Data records
• • • • •
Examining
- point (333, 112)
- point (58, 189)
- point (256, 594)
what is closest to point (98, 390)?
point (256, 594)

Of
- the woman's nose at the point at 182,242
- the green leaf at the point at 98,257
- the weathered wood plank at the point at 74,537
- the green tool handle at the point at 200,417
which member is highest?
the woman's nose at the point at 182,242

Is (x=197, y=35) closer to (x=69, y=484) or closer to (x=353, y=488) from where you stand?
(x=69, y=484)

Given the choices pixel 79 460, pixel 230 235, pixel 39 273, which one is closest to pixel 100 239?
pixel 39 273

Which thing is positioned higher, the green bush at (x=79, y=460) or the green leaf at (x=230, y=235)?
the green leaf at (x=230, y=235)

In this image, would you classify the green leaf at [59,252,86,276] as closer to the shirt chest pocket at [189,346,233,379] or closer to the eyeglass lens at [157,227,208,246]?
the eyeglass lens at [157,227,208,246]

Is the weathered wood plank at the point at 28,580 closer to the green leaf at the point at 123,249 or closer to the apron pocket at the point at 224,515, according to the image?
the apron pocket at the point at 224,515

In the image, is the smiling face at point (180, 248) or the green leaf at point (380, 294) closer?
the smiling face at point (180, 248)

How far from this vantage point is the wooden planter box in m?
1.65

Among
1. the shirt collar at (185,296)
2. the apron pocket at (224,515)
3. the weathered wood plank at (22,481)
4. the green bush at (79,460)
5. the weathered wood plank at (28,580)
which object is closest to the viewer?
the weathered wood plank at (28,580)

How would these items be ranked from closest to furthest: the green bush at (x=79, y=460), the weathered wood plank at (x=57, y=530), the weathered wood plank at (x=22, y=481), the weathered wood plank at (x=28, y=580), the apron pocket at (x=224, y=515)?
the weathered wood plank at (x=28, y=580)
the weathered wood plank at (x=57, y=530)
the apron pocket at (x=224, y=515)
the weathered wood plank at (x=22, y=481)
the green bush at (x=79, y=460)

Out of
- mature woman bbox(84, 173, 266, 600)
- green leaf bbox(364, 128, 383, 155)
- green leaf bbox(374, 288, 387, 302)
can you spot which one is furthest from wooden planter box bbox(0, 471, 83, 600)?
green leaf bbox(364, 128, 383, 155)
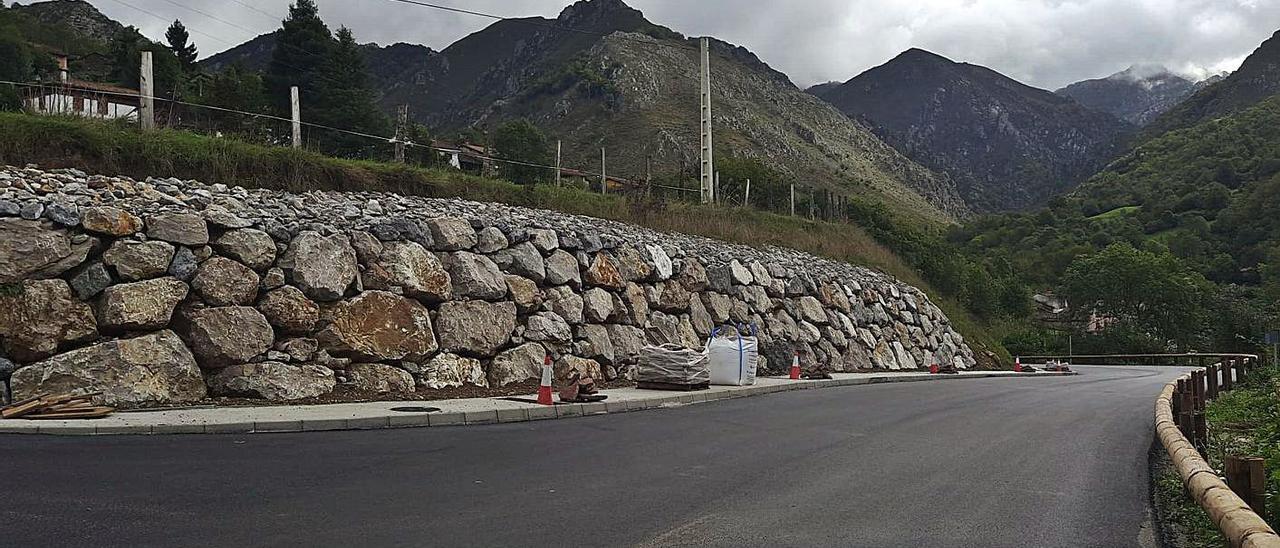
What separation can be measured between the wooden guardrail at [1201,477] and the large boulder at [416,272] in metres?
10.6

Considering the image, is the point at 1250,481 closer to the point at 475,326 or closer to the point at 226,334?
the point at 226,334

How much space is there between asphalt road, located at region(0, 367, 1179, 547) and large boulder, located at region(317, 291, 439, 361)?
3.36 meters

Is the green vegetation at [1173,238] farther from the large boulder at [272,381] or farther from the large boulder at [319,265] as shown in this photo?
the large boulder at [272,381]

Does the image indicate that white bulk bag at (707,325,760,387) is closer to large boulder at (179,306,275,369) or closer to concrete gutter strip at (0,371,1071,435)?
concrete gutter strip at (0,371,1071,435)

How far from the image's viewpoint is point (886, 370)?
92.6 ft

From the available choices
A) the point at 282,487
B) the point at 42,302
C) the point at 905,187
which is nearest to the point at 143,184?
the point at 42,302

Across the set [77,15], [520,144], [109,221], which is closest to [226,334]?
[109,221]

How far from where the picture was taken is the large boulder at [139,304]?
11766 millimetres

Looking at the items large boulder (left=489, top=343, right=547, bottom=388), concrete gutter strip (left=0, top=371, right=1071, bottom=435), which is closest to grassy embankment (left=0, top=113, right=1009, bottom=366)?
large boulder (left=489, top=343, right=547, bottom=388)

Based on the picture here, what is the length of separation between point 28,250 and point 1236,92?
166m

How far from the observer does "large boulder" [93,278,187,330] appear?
1177cm

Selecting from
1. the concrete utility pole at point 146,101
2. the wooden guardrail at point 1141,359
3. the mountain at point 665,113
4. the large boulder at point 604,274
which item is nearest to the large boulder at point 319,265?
the concrete utility pole at point 146,101

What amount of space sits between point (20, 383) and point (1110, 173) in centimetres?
13976

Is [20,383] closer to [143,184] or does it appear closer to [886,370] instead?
[143,184]
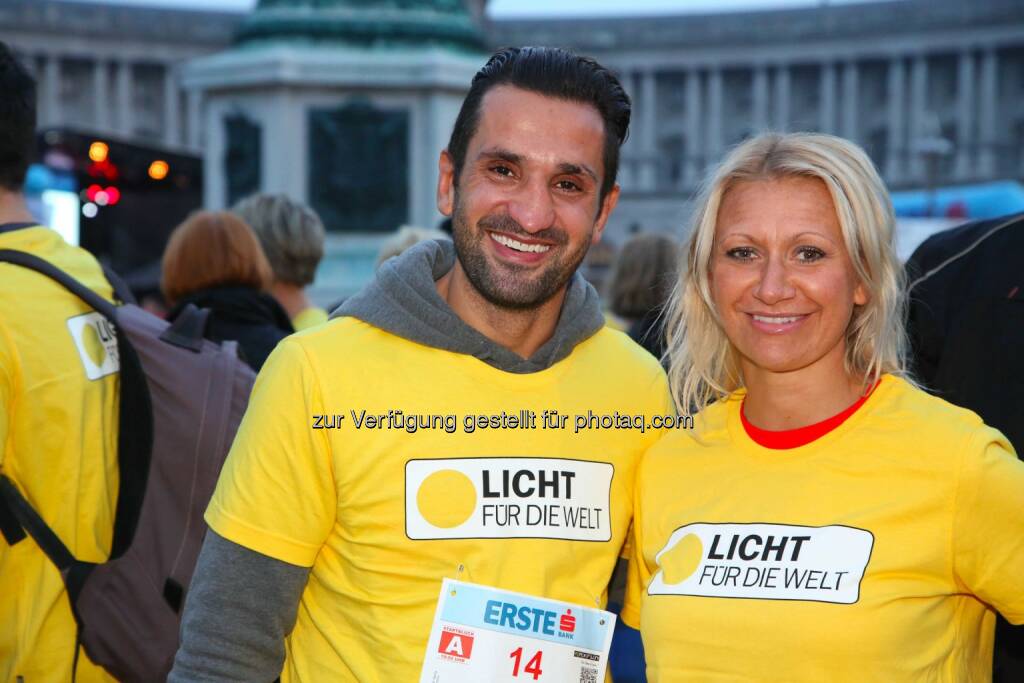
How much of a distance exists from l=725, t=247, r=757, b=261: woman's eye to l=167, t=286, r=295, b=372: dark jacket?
248 cm

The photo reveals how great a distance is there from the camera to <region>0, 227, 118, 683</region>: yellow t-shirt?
330cm

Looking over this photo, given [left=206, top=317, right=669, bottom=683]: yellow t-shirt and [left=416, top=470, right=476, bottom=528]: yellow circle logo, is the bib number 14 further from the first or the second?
[left=416, top=470, right=476, bottom=528]: yellow circle logo

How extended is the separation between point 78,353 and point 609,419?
1.38 metres

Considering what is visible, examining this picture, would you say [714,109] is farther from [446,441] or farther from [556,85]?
[446,441]

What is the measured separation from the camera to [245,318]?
204 inches

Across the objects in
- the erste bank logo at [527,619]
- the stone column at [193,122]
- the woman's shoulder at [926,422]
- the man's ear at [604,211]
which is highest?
the man's ear at [604,211]

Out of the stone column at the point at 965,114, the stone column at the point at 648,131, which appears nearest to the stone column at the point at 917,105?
the stone column at the point at 965,114

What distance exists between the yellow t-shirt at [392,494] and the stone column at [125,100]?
71.5 metres

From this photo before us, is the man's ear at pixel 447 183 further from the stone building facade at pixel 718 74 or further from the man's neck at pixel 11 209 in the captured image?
the stone building facade at pixel 718 74

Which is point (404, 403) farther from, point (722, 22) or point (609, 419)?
point (722, 22)

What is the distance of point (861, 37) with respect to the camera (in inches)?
2630

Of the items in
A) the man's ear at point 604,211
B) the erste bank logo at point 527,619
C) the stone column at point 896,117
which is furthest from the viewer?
the stone column at point 896,117

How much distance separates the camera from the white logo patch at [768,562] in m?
2.67

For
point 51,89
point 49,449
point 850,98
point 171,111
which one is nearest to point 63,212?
point 49,449
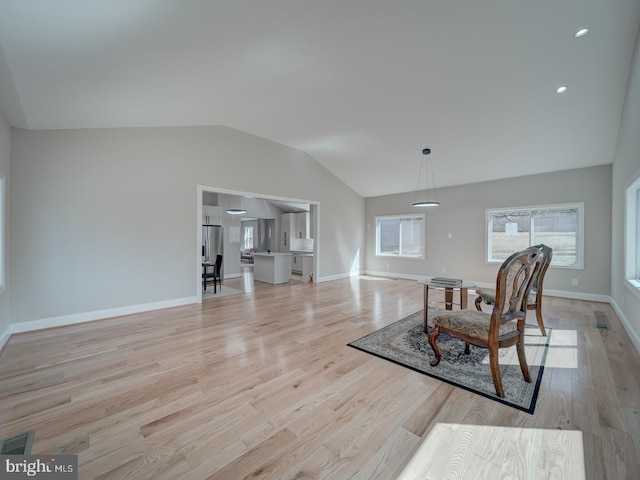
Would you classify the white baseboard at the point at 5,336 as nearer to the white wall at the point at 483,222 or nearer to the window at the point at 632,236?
the window at the point at 632,236

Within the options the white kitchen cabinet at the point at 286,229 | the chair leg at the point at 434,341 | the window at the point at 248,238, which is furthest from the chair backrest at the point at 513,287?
the window at the point at 248,238

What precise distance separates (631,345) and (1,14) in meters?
6.34

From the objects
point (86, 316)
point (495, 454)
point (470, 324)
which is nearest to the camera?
point (495, 454)

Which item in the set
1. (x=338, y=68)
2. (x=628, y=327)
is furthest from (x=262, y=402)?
(x=628, y=327)

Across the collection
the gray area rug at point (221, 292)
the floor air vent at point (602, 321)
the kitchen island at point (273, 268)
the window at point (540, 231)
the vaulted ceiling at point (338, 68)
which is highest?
the vaulted ceiling at point (338, 68)

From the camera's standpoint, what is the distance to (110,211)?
4.00m

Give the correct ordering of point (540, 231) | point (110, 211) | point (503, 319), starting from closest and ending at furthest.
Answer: point (503, 319), point (110, 211), point (540, 231)

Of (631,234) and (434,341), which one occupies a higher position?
(631,234)

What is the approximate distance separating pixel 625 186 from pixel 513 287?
9.97 ft

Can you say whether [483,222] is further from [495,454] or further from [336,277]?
[495,454]

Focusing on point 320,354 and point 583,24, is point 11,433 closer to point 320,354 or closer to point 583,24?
point 320,354

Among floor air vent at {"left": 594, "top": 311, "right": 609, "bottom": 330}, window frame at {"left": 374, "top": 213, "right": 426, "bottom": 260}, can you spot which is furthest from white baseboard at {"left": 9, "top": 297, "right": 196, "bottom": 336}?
floor air vent at {"left": 594, "top": 311, "right": 609, "bottom": 330}

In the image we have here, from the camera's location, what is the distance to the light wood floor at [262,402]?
149 cm

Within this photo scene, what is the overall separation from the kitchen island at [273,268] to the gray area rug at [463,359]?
13.1 ft
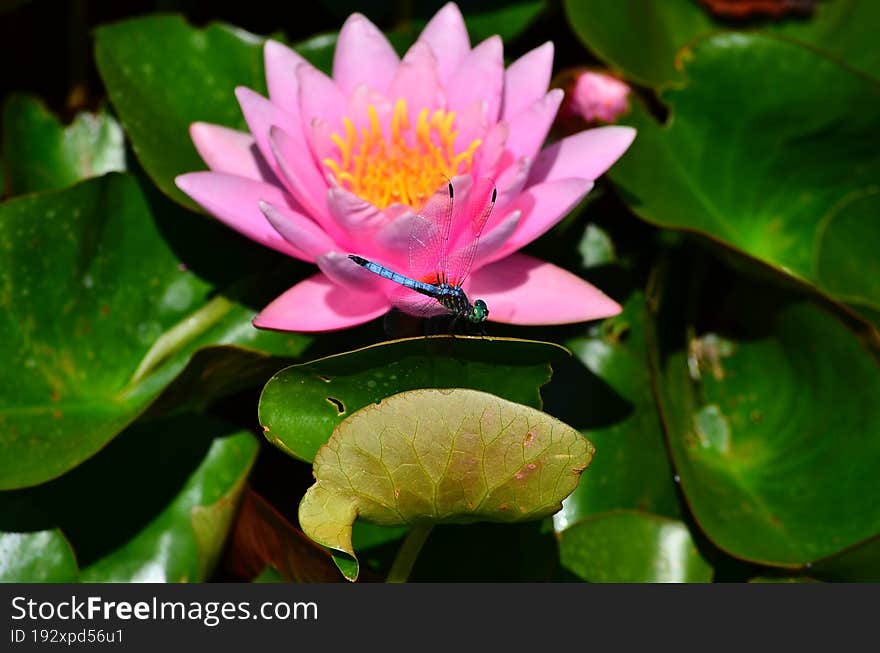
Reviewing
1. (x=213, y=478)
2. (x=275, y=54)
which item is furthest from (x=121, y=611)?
(x=275, y=54)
• • • • •
• _What you should do_
Put the data between the lines holding "What distance exists" and "71.5 metres", inclusive, into a two-column CSV with the headers text and answer. Give one row per entry, with each value in its own quoted field and any line breaks turned into spaces.

• _Response_
text,answer
"What distance exists between the yellow t-shirt at [392,494] and the stone column at [125,100]?","71.5 metres"